One would not be surprised to find out that wine produced from these grapes is processed in Nairobi and exported to the enlarged East African Community market, competing with South African wines in our supermarkets.

So, this is just a simple illustration, depicting how much we are losing from our agricultural sector.

The first is a scenario where farmers are grossly underpaid at farm-gate price level. Low prices are more than enough to discourage farmers from expanding their areas under cultivation.

The second situation takes into account the economic losses we suffer by having failed to establish grape processing factories for wines, grape juice, raisins, brandy, vinegar, and other grape products.

We simply seem to lack the manufacturing, packaging, managing and export marketing skills relevant for wineries.

The third circumstance refers to the economic losses we incur by failing to build a brand, and, by extension, goodwill.

Commercial cultivation of grapes in Dodoma started way back in 1966, while current production is estimated at 535 metric tonnes per year, farmed on 1,421 hectares.

So what is next? We cannot improve agriculture and its related sub-sectors outside the market mechanism. And, the trauma facing Tanzania’s agriculture arises from the fact that although it contributes close to 50 percent of GDP, much of its own output isn’t retained within the sector to ensure accelerated growth and expand productivity.

Modern farm technology and related skills are all available on the marketplace.
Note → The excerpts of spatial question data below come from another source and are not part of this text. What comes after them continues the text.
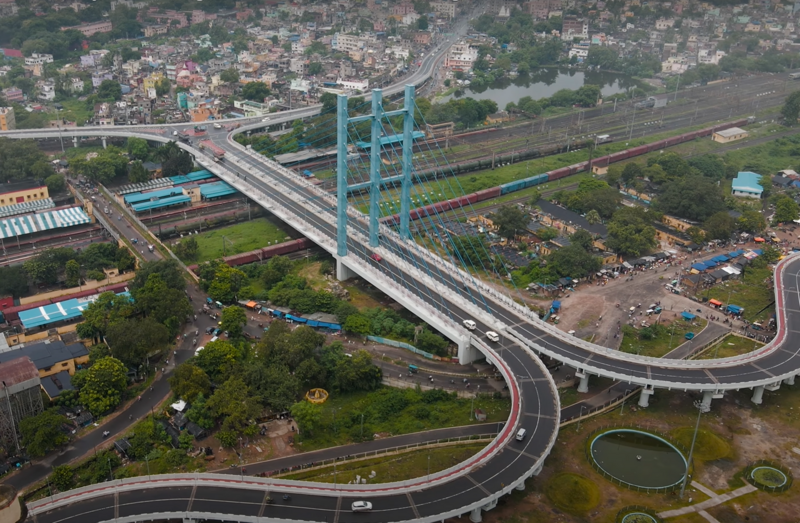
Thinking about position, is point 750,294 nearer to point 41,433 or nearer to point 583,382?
point 583,382

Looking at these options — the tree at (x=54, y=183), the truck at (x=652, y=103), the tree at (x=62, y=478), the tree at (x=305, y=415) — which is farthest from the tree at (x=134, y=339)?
the truck at (x=652, y=103)

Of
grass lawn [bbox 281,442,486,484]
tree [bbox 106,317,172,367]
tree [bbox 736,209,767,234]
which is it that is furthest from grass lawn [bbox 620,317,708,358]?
tree [bbox 106,317,172,367]

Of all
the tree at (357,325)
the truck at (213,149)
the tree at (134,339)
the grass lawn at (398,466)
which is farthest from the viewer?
the truck at (213,149)

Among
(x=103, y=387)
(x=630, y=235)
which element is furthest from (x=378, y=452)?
(x=630, y=235)

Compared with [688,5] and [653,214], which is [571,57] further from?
[653,214]

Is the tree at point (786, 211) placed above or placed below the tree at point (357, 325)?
above

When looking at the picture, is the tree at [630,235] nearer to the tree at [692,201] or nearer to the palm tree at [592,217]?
the palm tree at [592,217]

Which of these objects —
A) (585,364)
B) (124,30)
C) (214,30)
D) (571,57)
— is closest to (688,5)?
(571,57)

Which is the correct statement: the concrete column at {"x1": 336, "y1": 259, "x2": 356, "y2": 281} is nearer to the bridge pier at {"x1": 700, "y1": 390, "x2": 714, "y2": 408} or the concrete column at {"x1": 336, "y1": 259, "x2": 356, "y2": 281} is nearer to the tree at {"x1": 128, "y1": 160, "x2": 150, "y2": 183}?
the bridge pier at {"x1": 700, "y1": 390, "x2": 714, "y2": 408}
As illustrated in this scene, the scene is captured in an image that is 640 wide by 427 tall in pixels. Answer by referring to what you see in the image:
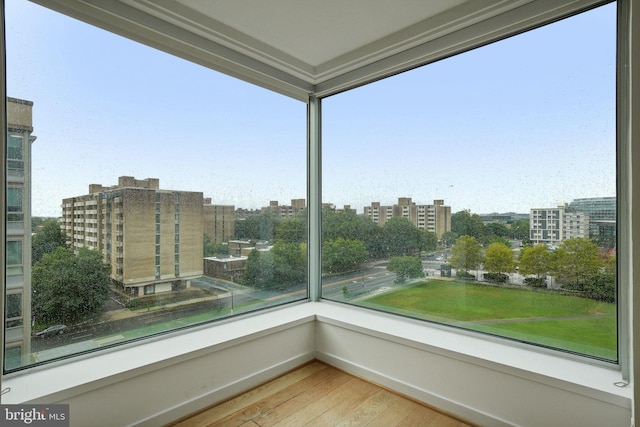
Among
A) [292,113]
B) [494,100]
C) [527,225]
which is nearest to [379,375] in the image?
[527,225]

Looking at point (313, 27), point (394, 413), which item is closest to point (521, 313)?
point (394, 413)

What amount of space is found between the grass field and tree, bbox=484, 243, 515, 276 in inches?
4.7

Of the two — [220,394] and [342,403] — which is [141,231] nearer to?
[220,394]

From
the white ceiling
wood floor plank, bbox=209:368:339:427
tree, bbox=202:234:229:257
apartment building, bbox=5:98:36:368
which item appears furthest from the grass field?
apartment building, bbox=5:98:36:368

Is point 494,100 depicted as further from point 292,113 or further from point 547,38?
point 292,113

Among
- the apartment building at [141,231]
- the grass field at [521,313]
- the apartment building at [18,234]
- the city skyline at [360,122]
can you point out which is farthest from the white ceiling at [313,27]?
the grass field at [521,313]

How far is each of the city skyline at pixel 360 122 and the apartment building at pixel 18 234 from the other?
51 mm

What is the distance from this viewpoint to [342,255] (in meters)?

The daunting challenge is how to manoeuvre the same market framework and obtain the desired results from farming efforts.

One of the strategies is to sub-categorise agriculture, and, through a bottom-up participatory involvement of all stakeholders, design fiscal and marketing incentives for that particular farm sub-sector.

At fault is the way we think about agriculture in its holistic nature, and miss out on the important linkages necessary for the sector to be made sustainable.

In the case of the grapes, for instance, since the closure of the state-owned Dodoma Wine Co. (DOWICO) in 1982, both small and medium vineyards have been declining in acreage, primarily because the factory that used to absorb 70 percent of the region’s grape harvest no longer exists.

Right now, available statistics show that an average peasant owns about 0.5 of a hectare, and that hardly any new land is being planted to grapes .

It would seem that a strategic failure prevents us from attracting private initiatives in setting up new wine and packaging factories to invigorate grape cultivation.

One missed strategy is to zero-rate tariffs on imported factory equipment.

Some religious organizations are running small-scale wine factories in Dodoma. Similar incentives could be extended to them with a view to encouraging them to expand their operations.

Tariffs on imported wines have been upped, partly with the aim of protecting the local, so called infant wine industry.

Which are those industries that deserve protection in the first place?

One needs to have an industry in place first, with proven potential for growth and job creation and then decide on the best strategy of protection.

Overprotection isn’t an optimum intervention strategy for it can so easily lead to inefficiency and by extension, inability to penetrate global markets or at worst compete with similar imports.

All these are set to happen in the presence of a strong foundation of political will. Even without recourse to purely private sector initiatives, the relevant ministry could encourage farmers to establish their own Savings and Credit Cooperative Societies (SACCOS).

As their financial and managerial capabilities grow over time, such SACCOS will certainly qualify to borrow from financial institutions for the purpose of financing medium-scale wine factories, and or, distilleries.

Over the last ten years or so, massive investments were directed to modernizing infrastructure.

The long-term benefits of such efforts will be hard to come by if our roads don’t move finished products and semi-processed raw materials to domestic and international markets.